Monday, October 5, 2020

In the Midst

               Ordinations are a big deal.  They involve: bishops, rehearsals, vestments, bulletins, choirs, rows of clergy, hotel reservations for family, plane tickets for seminary friends, chartered buses for church members, liturgical preparations and more.  Not to mention the mountains of essays, hours of interviews, years of seminary and copious amounts of prayer.  It is a life-changing experience one never forgets. 

                So I was excited on Friday to get to attend an ordination at our own church.  The assistant priest or curate who came to our church right in the middle of a pandemic had completed her time as a transitional deacon and was getting ordained as a priest in the Episcopal Church.  Much would be different.  Instead of a filled cathedral we would be on lawn chairs in carefully spaced circles outside.  Instead of bulletins we would find the responses on our phones.  Instead of singing together there would be a cantor inside the building with a microphone for us to hear him.  Seminary friends, former parishioners and family would follow a link to a live stream online.  But we still put on our vestments, wore our red stoles and processed with the Bishop. 

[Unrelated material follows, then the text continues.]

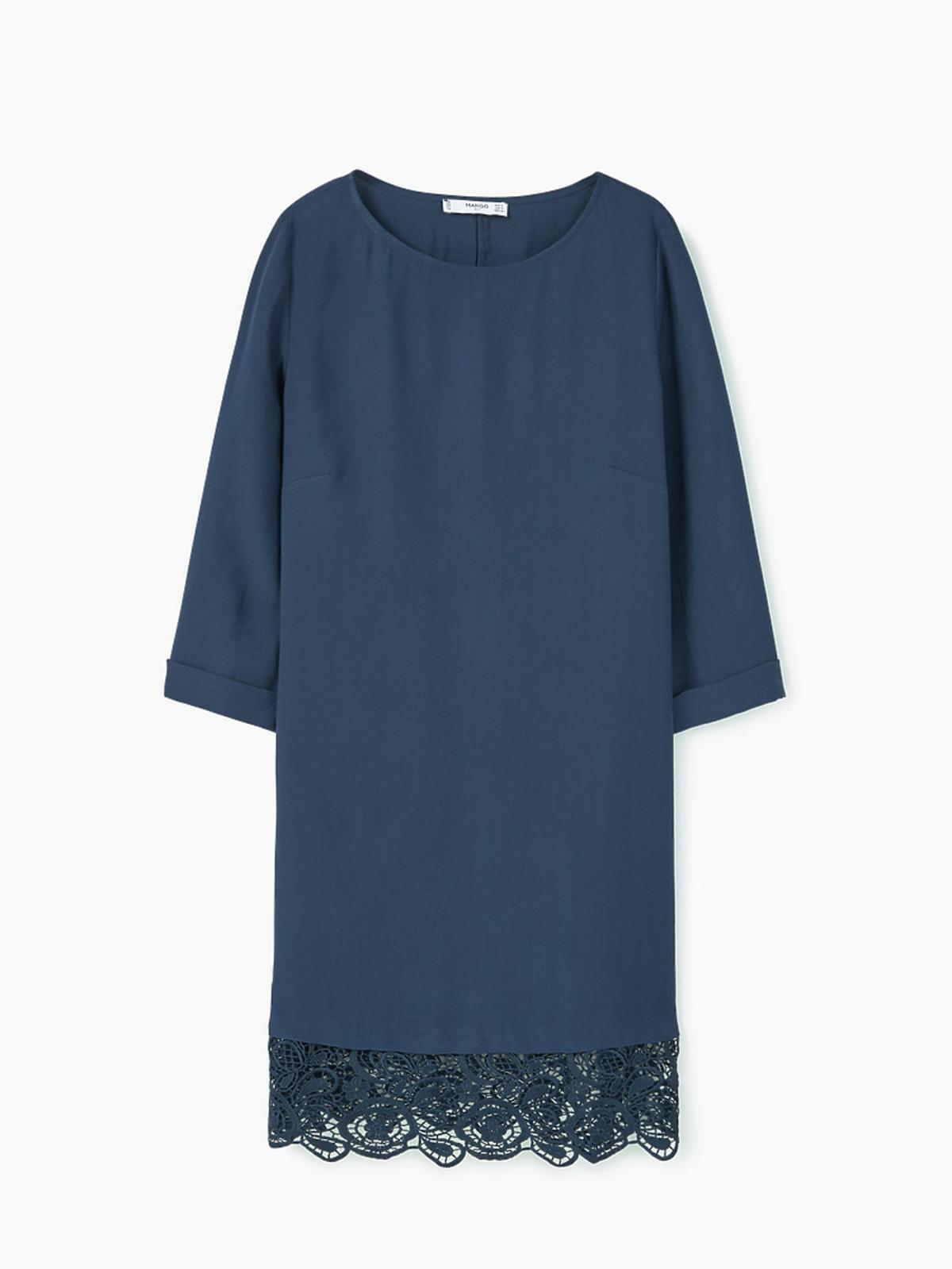 Granatowa sukienka, Mango, przeceniona z 199,00 zł na 159,90 zł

                We sat under a clear October Colorado sky and said the responses under our masks.  The Bishop preached a great sermon and everything was beautiful.  And even though there were many aspects of a typical ordination service missing, there were also many added sights and sounds unique to this experience.  The bishop’s inspiring words about calling and a persevering hope that love will win occasionally had the background music of a car driving by with the bass turned way up.  Claire’s ordination vows were spoken over chatter from patio diners at the restaurant across the street.  As the cantor sang, joggers and dog walkers looked at us from over the chain link fence.  The bright red vestments made those driving by turn their heads.  It was an ordination just as it should be … right in the midst of life. 

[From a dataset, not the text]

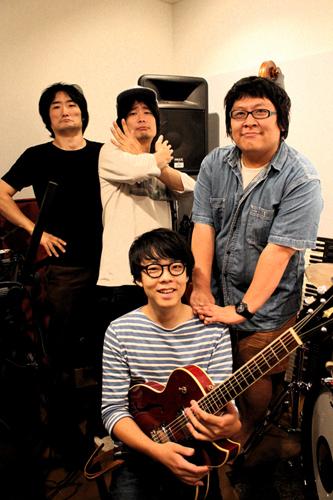 http://www.galactic-label.jp/news/info_photo.jpg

                Our sturdy churches hold stunning art in their stained glass and perfect acoustics for singing which makes for powerful worship, but our ministry is predominantly done out in the ordinary, in the midst of the chaos, beside the preoccupied and next to the distracted.  During these days of social distancing I have been meeting pets, seeing art work and getting college dorm room tours over youth group zoom meet ups.  Instead of youth group lunch after worship I am meeting up with teens in their neighborhoods for masked walks for catching up and thinking about God together.  Our relationships are no longer dependent on our building and we know more about each other’s daily lives. 

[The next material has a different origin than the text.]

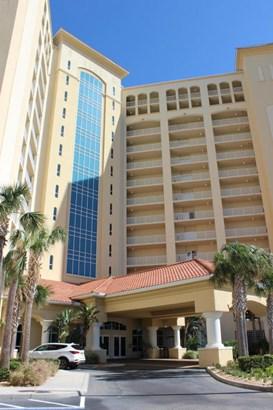 Condominium, Modern - South Daytona, FL (photo 2)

                School is also a very changed experience in our house these days.  I hear the teachers teaching, I listen to my kid’s responses and their classroom is sometimes the living room, sometimes the back porch and sometimes the desks we set up in their bedrooms.  Worlds have converged.  Some days it feels stifling, some days I feel like I can’t spend one more second in the walls of my house, but some days I see the ways in which these circumstances have deepened my relationships- relationships with my kids, my husband, my church, the kid’s school, the teens I work with and my friends.  Sometimes turning inward actually broadens our horizon.  Sometimes being forced out of normal circumstances challenges us to clarify our calling and focus on what matters.  And sometimes when we are pushed out of our familiar spaces we find that we are right where we need to be and right where the Holy Spirit is busy at work.